Compito richiesto: Riscrivi tutte le voci sostituendo "bare twig" con "thin branch" e lasciando invariato tutto il resto.

[Voci di dati raccolte]
· · ·

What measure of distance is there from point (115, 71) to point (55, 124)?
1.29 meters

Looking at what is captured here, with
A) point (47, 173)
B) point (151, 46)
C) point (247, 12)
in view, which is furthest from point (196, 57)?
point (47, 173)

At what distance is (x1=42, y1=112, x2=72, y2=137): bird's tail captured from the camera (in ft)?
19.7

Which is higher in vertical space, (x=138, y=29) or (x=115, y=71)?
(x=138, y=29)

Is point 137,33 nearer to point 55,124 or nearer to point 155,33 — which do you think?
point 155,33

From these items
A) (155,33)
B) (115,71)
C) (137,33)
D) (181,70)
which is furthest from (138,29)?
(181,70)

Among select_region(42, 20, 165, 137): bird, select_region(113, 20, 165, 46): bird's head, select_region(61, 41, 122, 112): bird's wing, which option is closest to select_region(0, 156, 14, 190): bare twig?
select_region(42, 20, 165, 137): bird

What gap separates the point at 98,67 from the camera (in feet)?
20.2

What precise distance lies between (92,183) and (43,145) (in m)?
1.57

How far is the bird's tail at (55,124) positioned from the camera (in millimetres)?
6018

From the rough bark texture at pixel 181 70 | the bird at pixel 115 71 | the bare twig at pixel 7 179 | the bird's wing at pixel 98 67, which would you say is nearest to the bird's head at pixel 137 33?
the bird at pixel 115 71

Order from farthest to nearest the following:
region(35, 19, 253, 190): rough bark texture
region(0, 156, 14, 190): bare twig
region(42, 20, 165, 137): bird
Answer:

· · ·

Risposta completa:
What measure of distance is there from point (115, 71) to point (55, 124)?
1.29 meters

Looking at what is captured here, with
A) point (47, 173)
B) point (151, 46)
C) point (247, 12)
in view, which is furthest from point (196, 57)?
point (47, 173)

At what distance is (x1=42, y1=112, x2=72, y2=137): bird's tail captured from the camera (in ft)?
19.7

Which is higher in vertical space, (x=138, y=29) or (x=115, y=71)?
(x=138, y=29)

Is point 137,33 nearer to point 55,124 or nearer to point 155,33 — which do you think?
point 155,33

From these items
A) (155,33)
B) (115,71)
C) (137,33)
D) (181,70)
which is furthest from (138,29)?
(181,70)

Among select_region(42, 20, 165, 137): bird, select_region(113, 20, 165, 46): bird's head, select_region(61, 41, 122, 112): bird's wing, which option is closest to select_region(0, 156, 14, 190): thin branch?
select_region(42, 20, 165, 137): bird

What gap separates the point at 98,67 from the camera (in feet)?
20.2

What precise distance lies between (92,183) and (43,145) (in m)?
1.57

How far is the bird's tail at (55,124) positioned from the camera (in millimetres)?
6018

From the rough bark texture at pixel 181 70 | the bird at pixel 115 71 | the thin branch at pixel 7 179 | the bird's wing at pixel 98 67, which would you say is nearest to the bird's head at pixel 137 33?
the bird at pixel 115 71

Order from farthest to nearest the following:
region(35, 19, 253, 190): rough bark texture
region(0, 156, 14, 190): thin branch
region(42, 20, 165, 137): bird
Answer:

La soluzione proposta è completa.